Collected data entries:

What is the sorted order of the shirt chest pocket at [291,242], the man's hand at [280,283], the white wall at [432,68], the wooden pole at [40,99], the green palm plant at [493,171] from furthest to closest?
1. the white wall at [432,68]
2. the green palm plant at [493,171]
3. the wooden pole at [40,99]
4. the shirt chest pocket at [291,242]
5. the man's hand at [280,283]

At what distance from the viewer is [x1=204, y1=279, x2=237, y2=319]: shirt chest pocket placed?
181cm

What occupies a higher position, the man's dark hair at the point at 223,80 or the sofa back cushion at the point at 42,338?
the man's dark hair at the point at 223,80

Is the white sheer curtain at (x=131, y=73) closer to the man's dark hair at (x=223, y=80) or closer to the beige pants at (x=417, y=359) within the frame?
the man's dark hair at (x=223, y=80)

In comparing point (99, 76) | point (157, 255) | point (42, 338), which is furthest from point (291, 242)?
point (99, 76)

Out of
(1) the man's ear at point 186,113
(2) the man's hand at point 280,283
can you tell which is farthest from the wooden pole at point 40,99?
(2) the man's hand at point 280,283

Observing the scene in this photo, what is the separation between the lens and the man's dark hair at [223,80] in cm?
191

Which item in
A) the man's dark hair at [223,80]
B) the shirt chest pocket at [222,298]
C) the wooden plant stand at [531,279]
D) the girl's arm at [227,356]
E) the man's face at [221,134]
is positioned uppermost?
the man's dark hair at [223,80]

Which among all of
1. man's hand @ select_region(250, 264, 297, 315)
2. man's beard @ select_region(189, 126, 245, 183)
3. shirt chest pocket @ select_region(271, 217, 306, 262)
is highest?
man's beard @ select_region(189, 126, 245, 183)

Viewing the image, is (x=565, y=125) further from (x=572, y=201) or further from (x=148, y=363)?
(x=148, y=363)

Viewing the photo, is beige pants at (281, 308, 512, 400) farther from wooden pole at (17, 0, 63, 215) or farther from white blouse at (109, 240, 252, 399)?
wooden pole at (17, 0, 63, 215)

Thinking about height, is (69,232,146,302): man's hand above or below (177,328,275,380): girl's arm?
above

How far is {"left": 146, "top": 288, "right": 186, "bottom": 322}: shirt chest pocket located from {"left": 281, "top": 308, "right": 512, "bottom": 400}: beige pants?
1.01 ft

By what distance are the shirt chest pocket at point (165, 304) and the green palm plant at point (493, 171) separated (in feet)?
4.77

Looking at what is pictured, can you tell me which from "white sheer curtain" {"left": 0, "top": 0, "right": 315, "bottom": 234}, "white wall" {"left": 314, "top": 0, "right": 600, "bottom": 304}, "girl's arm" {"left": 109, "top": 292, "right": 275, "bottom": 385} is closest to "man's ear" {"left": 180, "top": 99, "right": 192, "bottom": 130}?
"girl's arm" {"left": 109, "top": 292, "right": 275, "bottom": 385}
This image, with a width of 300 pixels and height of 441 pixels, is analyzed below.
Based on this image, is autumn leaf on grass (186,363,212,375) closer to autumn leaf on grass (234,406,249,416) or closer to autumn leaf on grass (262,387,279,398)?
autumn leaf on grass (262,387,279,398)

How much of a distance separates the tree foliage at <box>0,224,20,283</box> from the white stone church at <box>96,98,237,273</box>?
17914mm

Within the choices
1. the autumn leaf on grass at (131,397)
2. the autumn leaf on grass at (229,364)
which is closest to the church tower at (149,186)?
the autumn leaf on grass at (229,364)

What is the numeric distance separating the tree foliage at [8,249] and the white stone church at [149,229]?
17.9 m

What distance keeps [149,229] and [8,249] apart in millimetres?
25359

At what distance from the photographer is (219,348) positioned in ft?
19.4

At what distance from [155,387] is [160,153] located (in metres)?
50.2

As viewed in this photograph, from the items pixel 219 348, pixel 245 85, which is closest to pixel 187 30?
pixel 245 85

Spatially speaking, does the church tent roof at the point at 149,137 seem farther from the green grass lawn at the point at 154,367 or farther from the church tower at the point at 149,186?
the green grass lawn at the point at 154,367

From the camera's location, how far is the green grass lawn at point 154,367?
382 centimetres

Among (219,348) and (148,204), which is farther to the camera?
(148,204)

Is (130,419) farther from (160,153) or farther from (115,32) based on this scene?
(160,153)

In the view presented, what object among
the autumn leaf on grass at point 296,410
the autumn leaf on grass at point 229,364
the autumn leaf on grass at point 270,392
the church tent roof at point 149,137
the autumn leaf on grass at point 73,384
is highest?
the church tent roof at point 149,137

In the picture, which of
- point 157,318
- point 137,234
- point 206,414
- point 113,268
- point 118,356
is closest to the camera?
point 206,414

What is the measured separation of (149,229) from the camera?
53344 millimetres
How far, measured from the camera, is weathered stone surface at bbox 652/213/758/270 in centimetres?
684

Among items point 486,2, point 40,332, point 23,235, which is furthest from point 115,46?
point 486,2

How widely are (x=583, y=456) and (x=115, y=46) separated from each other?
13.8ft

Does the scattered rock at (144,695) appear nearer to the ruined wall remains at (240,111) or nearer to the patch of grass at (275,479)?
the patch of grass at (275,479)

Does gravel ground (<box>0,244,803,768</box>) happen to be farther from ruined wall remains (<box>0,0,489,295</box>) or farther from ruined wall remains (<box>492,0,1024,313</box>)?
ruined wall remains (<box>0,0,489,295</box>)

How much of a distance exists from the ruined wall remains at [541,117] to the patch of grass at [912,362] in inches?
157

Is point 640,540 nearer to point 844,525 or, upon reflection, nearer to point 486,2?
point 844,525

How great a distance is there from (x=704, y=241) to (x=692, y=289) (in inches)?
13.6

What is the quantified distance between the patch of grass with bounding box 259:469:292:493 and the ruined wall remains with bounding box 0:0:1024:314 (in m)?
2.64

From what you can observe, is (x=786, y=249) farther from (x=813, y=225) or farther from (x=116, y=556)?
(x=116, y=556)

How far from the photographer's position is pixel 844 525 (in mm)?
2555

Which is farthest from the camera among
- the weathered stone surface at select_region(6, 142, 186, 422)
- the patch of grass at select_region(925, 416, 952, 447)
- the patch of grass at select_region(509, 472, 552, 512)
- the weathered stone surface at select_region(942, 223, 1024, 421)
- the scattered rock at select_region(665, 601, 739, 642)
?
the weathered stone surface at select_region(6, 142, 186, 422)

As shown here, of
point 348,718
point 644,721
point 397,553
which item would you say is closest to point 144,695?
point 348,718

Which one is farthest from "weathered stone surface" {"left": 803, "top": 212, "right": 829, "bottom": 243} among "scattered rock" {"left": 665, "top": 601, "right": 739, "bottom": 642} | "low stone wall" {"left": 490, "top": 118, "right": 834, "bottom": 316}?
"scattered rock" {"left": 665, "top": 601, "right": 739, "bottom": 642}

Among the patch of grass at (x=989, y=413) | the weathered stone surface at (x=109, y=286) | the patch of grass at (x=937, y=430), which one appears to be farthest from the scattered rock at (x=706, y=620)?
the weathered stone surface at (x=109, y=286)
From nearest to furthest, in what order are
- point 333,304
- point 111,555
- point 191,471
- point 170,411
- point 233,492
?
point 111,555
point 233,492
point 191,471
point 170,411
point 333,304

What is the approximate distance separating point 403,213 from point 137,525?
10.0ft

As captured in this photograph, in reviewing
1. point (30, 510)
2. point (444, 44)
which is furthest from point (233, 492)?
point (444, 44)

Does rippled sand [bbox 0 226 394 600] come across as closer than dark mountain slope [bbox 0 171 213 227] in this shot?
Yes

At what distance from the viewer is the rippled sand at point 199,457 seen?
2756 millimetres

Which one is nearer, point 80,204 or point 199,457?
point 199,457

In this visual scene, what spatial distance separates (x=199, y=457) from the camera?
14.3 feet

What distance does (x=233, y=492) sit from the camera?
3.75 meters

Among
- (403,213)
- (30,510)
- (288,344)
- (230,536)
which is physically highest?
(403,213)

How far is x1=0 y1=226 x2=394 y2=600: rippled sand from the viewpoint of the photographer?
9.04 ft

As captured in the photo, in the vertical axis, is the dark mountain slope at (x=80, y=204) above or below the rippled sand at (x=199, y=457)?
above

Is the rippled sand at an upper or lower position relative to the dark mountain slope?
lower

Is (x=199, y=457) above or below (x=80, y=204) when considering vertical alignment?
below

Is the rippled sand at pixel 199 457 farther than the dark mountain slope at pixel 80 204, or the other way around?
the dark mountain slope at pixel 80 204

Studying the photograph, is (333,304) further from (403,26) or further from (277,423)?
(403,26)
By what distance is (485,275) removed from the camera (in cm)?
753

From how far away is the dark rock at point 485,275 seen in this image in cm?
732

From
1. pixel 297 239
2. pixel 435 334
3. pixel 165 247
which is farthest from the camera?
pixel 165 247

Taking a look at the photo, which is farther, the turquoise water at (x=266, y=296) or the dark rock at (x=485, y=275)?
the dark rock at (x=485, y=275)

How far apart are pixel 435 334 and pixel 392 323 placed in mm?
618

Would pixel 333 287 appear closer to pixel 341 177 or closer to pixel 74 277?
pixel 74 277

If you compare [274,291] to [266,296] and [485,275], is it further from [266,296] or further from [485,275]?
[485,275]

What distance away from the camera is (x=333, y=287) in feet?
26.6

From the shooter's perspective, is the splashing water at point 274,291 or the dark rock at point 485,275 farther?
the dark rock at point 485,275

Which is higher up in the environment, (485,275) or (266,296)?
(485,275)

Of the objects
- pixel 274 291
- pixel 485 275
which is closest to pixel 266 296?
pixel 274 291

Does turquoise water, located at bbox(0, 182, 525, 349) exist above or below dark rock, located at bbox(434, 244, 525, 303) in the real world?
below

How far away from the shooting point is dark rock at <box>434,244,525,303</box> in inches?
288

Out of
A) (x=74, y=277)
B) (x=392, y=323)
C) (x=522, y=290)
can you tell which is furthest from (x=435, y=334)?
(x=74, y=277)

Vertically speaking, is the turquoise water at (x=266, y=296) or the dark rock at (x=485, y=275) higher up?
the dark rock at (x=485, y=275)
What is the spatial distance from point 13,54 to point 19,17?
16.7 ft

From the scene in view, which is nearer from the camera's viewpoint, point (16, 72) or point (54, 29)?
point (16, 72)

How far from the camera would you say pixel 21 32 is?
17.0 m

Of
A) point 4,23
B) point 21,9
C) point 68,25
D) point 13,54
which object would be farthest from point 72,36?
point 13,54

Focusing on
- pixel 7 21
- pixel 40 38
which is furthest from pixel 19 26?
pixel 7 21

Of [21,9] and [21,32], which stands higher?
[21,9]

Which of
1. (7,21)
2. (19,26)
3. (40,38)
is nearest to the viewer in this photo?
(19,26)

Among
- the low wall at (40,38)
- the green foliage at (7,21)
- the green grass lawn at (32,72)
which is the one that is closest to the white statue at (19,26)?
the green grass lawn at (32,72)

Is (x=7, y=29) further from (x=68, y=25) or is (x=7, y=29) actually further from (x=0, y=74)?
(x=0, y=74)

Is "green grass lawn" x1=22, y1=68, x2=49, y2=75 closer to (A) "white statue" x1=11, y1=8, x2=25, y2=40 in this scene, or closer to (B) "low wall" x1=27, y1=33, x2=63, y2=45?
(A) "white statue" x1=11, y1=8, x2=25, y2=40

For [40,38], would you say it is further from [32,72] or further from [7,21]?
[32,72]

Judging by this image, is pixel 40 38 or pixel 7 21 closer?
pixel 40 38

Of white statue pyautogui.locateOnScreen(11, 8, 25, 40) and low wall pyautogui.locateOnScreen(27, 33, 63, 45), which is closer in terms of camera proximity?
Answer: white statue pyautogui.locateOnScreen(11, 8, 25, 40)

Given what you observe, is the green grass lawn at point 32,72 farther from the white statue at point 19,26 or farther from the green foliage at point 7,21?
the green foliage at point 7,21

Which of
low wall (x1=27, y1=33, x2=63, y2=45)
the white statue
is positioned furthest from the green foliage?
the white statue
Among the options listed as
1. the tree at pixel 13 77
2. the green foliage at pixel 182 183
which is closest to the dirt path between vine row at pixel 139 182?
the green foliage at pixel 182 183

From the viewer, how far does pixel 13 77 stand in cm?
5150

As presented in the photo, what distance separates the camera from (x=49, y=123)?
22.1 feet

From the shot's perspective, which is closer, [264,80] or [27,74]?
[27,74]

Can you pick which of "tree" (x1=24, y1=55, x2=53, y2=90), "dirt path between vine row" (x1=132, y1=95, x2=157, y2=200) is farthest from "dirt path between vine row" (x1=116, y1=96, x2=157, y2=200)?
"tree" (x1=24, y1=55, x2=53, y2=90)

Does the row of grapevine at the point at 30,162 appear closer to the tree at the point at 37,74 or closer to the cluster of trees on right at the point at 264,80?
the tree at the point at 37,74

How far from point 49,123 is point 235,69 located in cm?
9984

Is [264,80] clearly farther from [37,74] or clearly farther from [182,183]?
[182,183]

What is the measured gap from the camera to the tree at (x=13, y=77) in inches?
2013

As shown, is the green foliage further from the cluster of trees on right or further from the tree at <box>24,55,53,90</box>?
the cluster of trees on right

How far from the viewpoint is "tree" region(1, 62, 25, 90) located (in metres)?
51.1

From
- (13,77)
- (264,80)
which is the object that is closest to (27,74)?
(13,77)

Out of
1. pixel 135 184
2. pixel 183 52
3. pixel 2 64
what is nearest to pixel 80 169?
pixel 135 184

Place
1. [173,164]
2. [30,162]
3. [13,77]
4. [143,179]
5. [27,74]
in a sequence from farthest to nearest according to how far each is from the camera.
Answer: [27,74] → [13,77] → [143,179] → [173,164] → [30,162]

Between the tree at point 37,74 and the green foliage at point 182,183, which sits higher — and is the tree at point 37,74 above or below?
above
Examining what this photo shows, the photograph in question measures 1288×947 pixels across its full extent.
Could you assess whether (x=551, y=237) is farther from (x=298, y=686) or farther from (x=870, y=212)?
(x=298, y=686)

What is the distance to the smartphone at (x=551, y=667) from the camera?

Task to carry out: Nothing but the lines from the one with "Does the row" through the last line should be repeated, each exactly as it stands.

Exercise answer:
Does the row of grapevine at the point at 30,162 appear closer to the tree at the point at 37,74 or closer to the cluster of trees on right at the point at 264,80?
the tree at the point at 37,74

How far from point 49,123 is point 235,69 located in cm?
9984

Is [264,80] clearly farther from [37,74] or clearly farther from [182,183]?
[182,183]

What is the measured gap from the camera to the tree at (x=13, y=77) in inches?
2013

As shown, is the green foliage further from the cluster of trees on right or further from the tree at <box>24,55,53,90</box>?
the cluster of trees on right

How far from the viewpoint is "tree" region(1, 62, 25, 90) located (in metres)?
51.1

From
- (13,77)
- (264,80)
which is the object that is closest to (27,74)?
(13,77)

Out of
1. pixel 135 184
2. pixel 183 52
3. pixel 2 64
what is nearest to pixel 80 169?
pixel 135 184

Place
1. [173,164]
2. [30,162]
3. [13,77]
4. [143,179]
5. [27,74]
in a sequence from farthest to nearest according to how far each is from the camera.
Answer: [27,74] → [13,77] → [143,179] → [173,164] → [30,162]

Between the tree at point 37,74 and the green foliage at point 182,183, which sits higher — and is the tree at point 37,74 above or below?
above
Examining what this photo shows, the photograph in question measures 1288×947 pixels across its full extent.
Could you assess whether (x=551, y=237) is farther from (x=298, y=686) or farther from (x=870, y=212)?
(x=298, y=686)

What is the distance to the smartphone at (x=551, y=667) from the camera?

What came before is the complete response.